(Items from a collection)
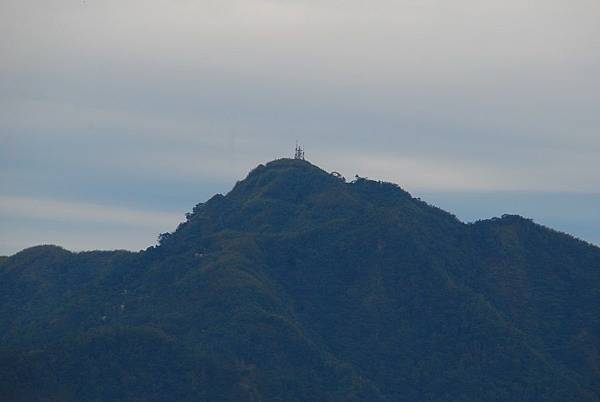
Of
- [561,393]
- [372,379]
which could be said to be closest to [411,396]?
[372,379]

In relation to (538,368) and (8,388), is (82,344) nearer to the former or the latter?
(8,388)

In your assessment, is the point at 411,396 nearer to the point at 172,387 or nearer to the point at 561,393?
the point at 561,393

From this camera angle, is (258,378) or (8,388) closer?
(8,388)

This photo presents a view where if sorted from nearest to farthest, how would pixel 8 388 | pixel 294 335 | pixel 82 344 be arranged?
pixel 8 388 < pixel 82 344 < pixel 294 335

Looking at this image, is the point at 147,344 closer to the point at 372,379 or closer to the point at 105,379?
the point at 105,379

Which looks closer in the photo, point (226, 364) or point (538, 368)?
point (226, 364)

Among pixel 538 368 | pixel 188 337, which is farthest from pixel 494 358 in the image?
pixel 188 337

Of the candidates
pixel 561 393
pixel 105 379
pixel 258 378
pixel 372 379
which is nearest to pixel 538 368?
pixel 561 393

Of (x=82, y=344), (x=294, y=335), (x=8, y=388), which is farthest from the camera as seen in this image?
(x=294, y=335)
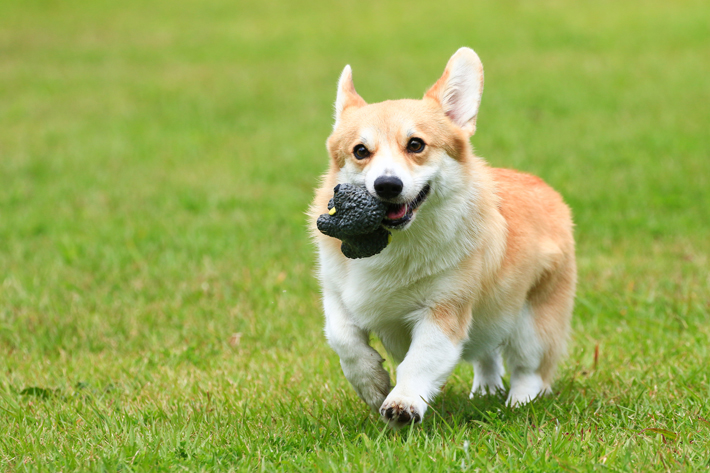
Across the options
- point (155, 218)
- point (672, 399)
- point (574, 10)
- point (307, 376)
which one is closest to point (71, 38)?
point (574, 10)

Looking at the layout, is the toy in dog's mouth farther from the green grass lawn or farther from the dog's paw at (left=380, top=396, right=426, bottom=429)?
the green grass lawn

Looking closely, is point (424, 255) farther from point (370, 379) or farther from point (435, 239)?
point (370, 379)

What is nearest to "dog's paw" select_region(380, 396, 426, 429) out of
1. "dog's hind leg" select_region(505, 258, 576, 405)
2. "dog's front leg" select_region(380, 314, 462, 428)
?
"dog's front leg" select_region(380, 314, 462, 428)

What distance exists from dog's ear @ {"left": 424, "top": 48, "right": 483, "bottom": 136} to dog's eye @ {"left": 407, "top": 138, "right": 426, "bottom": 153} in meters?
0.42

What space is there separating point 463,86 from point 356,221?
1.14 metres

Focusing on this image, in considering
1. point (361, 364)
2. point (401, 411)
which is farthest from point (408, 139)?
point (401, 411)

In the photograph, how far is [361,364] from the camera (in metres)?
3.57

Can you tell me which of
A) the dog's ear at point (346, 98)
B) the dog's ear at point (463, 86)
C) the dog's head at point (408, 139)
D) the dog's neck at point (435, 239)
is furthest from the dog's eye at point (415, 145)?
the dog's ear at point (346, 98)

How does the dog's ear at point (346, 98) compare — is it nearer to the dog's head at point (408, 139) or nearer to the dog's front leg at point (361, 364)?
the dog's head at point (408, 139)

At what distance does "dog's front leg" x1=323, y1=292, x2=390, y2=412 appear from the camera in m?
3.58

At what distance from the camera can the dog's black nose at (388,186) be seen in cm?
331

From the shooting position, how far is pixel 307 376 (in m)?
4.46

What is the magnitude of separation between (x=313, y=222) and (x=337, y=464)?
1.29m

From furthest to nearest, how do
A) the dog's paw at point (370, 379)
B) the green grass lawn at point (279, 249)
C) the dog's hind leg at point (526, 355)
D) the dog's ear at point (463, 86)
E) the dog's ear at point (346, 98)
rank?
the dog's hind leg at point (526, 355) → the dog's ear at point (346, 98) → the dog's ear at point (463, 86) → the dog's paw at point (370, 379) → the green grass lawn at point (279, 249)
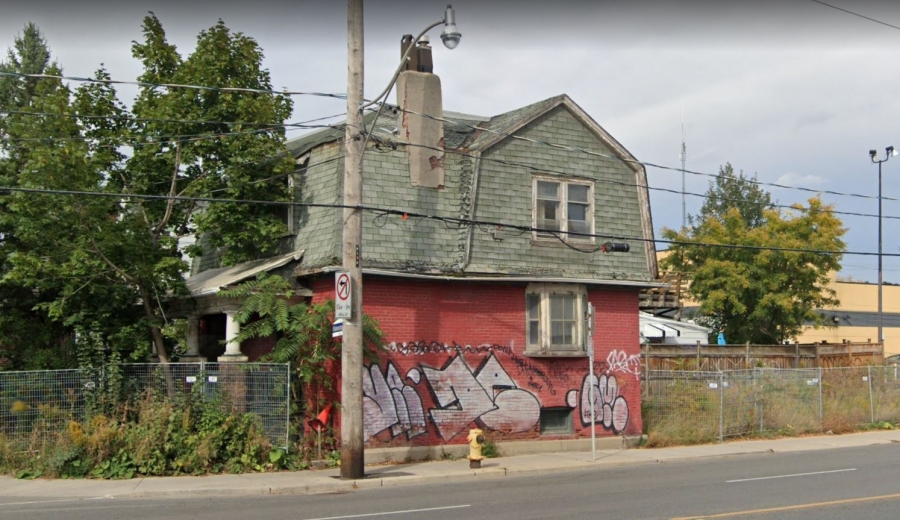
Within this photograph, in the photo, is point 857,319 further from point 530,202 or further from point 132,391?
point 132,391

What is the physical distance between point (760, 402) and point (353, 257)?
12771mm

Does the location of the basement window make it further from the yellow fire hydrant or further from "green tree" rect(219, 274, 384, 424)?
"green tree" rect(219, 274, 384, 424)

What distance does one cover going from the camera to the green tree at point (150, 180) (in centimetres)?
1730

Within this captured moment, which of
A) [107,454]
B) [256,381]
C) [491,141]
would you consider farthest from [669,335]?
[107,454]

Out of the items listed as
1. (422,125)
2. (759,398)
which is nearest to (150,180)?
(422,125)

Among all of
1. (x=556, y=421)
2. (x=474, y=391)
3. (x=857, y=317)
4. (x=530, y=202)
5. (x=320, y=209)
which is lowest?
(x=556, y=421)

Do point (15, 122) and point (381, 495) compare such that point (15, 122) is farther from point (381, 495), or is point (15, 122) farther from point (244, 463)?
point (381, 495)

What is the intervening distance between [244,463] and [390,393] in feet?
10.4

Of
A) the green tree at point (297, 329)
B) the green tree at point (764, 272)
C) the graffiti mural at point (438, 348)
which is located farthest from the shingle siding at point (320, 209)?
the green tree at point (764, 272)

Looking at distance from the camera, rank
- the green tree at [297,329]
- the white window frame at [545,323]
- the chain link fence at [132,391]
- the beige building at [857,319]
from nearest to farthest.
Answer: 1. the chain link fence at [132,391]
2. the green tree at [297,329]
3. the white window frame at [545,323]
4. the beige building at [857,319]

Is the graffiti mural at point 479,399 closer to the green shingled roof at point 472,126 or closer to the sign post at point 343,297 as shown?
the sign post at point 343,297

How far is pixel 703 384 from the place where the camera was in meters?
22.3

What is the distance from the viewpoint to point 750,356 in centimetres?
2794

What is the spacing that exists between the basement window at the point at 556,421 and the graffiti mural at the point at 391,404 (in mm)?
3090
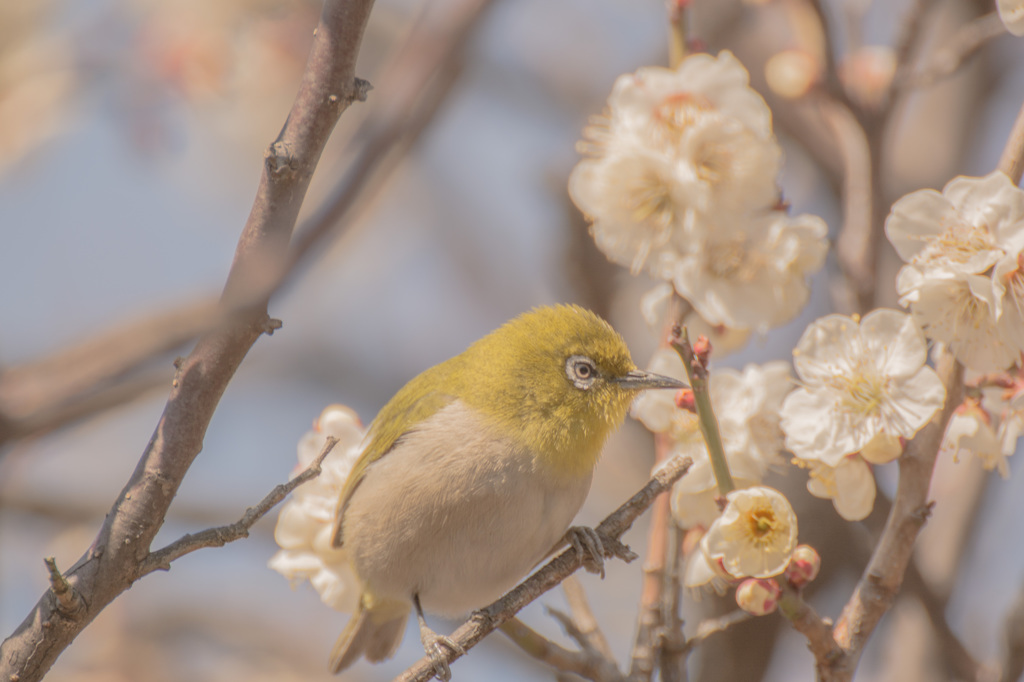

JOB =>
Identify each line in the items above that contains the word "chain".

FINAL RESULT =>
- the chain link fence at [132,391]
Answer: 1. the chain link fence at [132,391]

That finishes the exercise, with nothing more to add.